Julien Dumoulin-Smith: Right. But just to come back to the pieces of the pie here. The 8% rate base growth does not include the upside from the IRP that you talked about being approved maybe later this month. And then separately if I…

Steven Morris: That’s Correct.

Julien Dumoulin-Smith: And if I remember the other side of the guidance here, ACE, the status quo prior to reflecting IRA, commitment was broadly mid-teens, 15%, if I recall, right?

Steven Morris: Correct.

Julien Dumoulin-Smith: Okay. And presumably, that should be updated here as we roll forward into a fully flushed view of the opportunities, right?

Steven Morris: Correct.

Julien Dumoulin-Smith: And then…

Steven Morris: Julien, we will take all that in -- under consideration as we get the rate case, as we get our IRP flushed out and decided on with the commission and then reflect that in our long-term plan, and then we'll have the pieces and parts for you next year, early next year.

Julien Dumoulin-Smith: Absolutely. So those are the positives. Let's talk about some of the offsets here just quickly to make sure we've got our -- the piece -- the puts and takes here. What about equity needs here? How do you think about that positioning here? How do you think about balance sheet? And then also separately, let's maybe just tackle the inflationary question here. Obviously, you've got a rate case inflate. But prospectively, you likely have an accelerating inflation backdrop. How do you think about truing up dealing and mitigating those potential pressures here? How do you think about even another rate case pancake on this one, just in light of the backdrop that we're seeing today? Again, I don't want to be too presumptive here, but obviously, it's fairly dynamic given whether it's sales or cost structure pressures.

## [SUPPLIED INFORMATION]
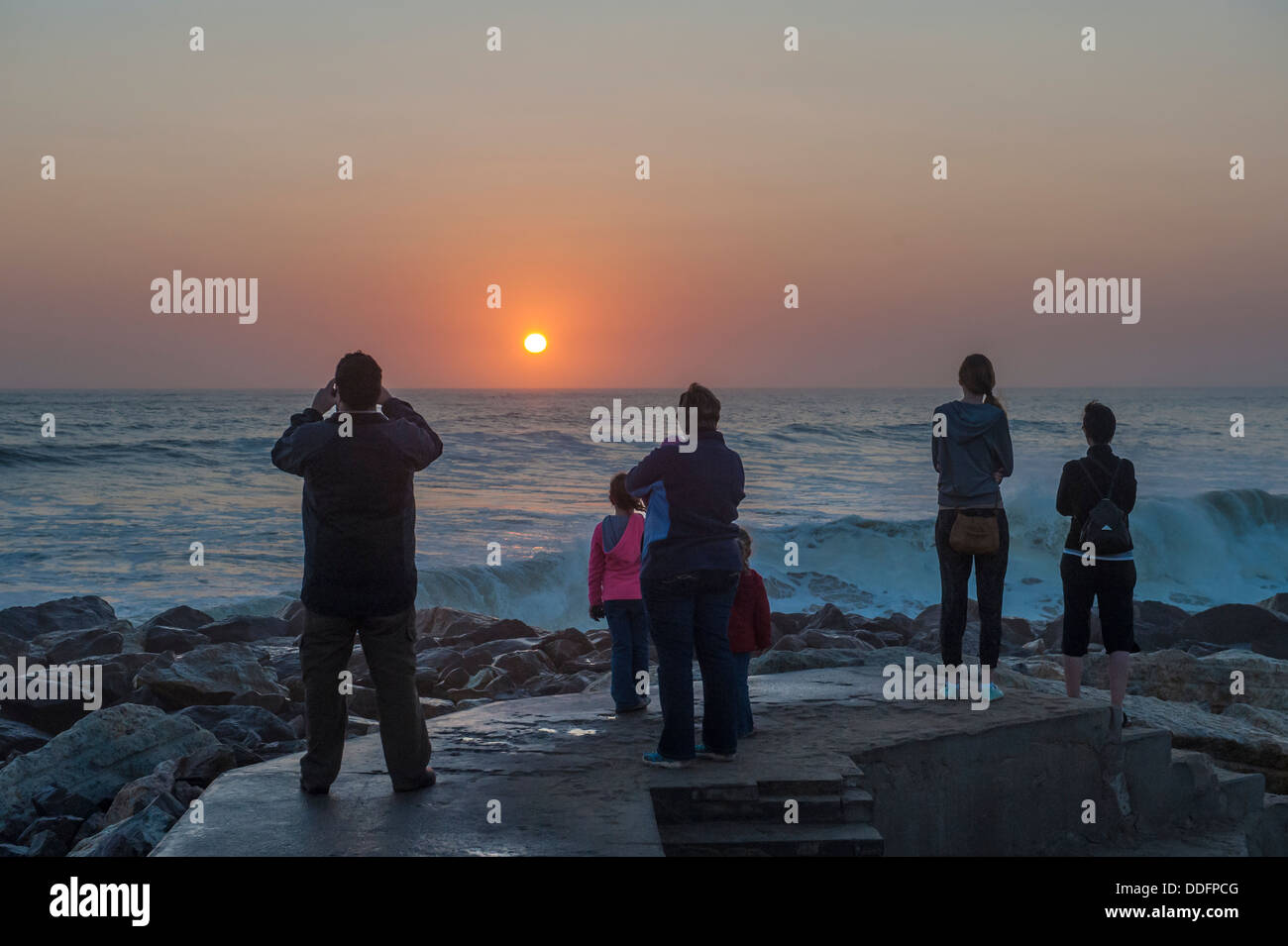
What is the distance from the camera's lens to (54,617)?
16438mm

## [WHAT TO WORK ON]
• A. In the earnings call transcript, what rate base growth figure is said to exclude the upside from the IRP?
• B. Proceed with the earnings call transcript, picking up after Julien Dumoulin-Smith's question about equity needs and inflation.
The lines are not needed for any task.

## [EXERCISE RESULTS]
• A. 8%

• B.
Steven Morris: Yeah. So the equity needs here. As you know, many of these projects are related to the regulated operations. So we generally look at our maintaining our capital structure. So if you throw out 50% equity debt, we will take advantage if we can, and we expect to on the IRA as far as tax credits. We do have some PTCs that we are going to try to monetize here even into 2023 for the next several years. It's about $45 million to $50 million which would help lower equity needs as well as we have a strong balance sheet to rely on as well. So although we can do to reduce those equity needs. But generally, we would start with our cap structure with generally a 50-50 debt to equity. Inflationary increases, of course, we're not immune to inflationary increases. We're doing what we can to lower our costs. Not committing on a timing of a rate case right now, Julien, until we get the outcome of this rate case.

Julien Dumoulin-Smith: Excellent. Thank you so much. And then if I may, just 1 more here. Just as you're thinking about the outlook, why are you got into the midpoint without narrowing here for the guidance, right? I just want to come back to that. As you think about the uncertainty in the environment today, I get that I would love to hear your thoughts. I mean, as we get closer to the end of the year, typically, we think about narrowing ranges, does that kind of signify any kind of pressures here?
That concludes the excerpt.